#### [Problems]
1) In the passage on the Virgin Prunes, which Dublin street did Gavin Friday walk down in a skirt and make-up?
2) Continue the passage on the Virgin Prunes, starting after its last sentence.

#### [Provided text]
============
In “Rip it up and start again” Simon Reynold’s book on post-punk music (78-84), the author writes the following on the Virgin Prunes in the chapter “Dark Things: Goth and the return of rock”:

‘Release the Bats’ was produced by Nick Launay, who had worked on PiL’s tribal-sounding ‘Flowers of Romance’ and later produced another Goth dance-floor smash: ‘Pagan Lovesong’ by Dublin’s The Virgin Prunes. The Prines started out as Bowie boys stranded in the Republic of Ireland, then became obsessed with post-punk and regularly made pilgrimages by ferry to Liverpool to pick up the latest records and see favourite bands such as Wire and Cabaret Voltaire. But their Bowie-fan cover surfaced in their ‘glam savage’ appearance – a poke in the eye to staid Dublin folk. Dressed in a skirt and make-up, singer Gavin Friday would saunter provocatively down Grafton Street, Dublin’s upmarket shopping area. ‘But we weren’t Boy George types,’ he says. ‘I looked more like Rasputin. I loved the idea of walking down the road and you wouldn’t know if I was going to kick you or kiss you.’ Live, the Prunes were closer to primitivist performance art than a rock band. At Futurama in 1980, they wore loincloths with pigs’ heads attached to their crotches: the first part of their set consisted of a long period of silence interrupted occasionally by a big pole being banged on stage. Touring Europe as support to The Birthday Party, they simulated oral sex on stage.
============
#### [Given data]
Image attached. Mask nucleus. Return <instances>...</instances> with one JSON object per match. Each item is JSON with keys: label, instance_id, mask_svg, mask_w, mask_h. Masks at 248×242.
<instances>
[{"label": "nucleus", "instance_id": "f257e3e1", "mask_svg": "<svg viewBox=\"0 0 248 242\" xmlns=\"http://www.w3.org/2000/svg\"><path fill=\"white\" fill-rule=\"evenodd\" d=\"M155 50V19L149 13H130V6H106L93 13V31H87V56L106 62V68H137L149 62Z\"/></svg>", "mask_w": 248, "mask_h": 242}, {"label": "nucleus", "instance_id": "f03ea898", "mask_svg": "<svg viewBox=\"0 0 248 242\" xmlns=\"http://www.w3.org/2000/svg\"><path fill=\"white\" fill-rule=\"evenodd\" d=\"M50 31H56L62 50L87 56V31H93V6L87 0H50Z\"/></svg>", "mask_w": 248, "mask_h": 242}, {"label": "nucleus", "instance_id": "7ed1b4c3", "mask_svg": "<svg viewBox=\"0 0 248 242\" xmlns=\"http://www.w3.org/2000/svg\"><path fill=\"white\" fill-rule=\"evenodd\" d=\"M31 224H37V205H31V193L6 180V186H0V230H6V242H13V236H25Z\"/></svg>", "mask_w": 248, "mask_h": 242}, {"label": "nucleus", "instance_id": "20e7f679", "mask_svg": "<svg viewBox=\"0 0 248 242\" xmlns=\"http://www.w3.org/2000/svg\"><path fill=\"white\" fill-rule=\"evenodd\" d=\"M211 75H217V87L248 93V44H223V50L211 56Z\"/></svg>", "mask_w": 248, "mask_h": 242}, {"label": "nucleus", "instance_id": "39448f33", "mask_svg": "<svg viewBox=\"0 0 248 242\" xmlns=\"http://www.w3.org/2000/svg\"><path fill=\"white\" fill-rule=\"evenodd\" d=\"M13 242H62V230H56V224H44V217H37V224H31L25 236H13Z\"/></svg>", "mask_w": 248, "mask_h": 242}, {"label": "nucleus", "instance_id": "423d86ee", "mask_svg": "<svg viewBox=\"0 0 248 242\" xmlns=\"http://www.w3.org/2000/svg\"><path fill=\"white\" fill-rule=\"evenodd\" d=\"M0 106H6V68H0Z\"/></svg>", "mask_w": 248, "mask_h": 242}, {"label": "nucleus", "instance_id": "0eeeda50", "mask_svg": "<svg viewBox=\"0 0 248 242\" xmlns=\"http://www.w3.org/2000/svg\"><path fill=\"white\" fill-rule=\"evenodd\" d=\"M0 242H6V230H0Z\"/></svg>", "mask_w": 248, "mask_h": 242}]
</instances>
============
#### [Expected results]
1) Grafton Street, Dublin's upmarket shopping area.

2)
The most Gothic element of The Virgin Prunes drew on their Irish experience: the friction between Catholic repression and Celtic pagan spirituality. ‘The Virgin Prunes were one of the few people at that time who had the guts to say, “Fuck the Catholic Church”,’ says Friday. ‘At the same time I liked a lot of religious imagery. And if religions were bands, Roman Catholicism would have the best show in the world, ‘cos it’s got that element of ceremony.’ The Virgin Prunes invoked a primordial sublime, ‘a terrible beauty’. And their keening vocals drew on ‘this old Irish way of singing called Sean nós, basically the blues goes Celtic,’ says Friday. ‘It was a real subliminal thing we had in our music. You can also hear it in John Lydon, in Sinead O’Connor, in country music.’ The Virgin Prunes were also into ‘primeval stuff’ – violent and abstract vocal-noise improvisation not so far from Yoko Ono, but actually inspired by eavesdropping on the occupants of a home for mentally retarded adults.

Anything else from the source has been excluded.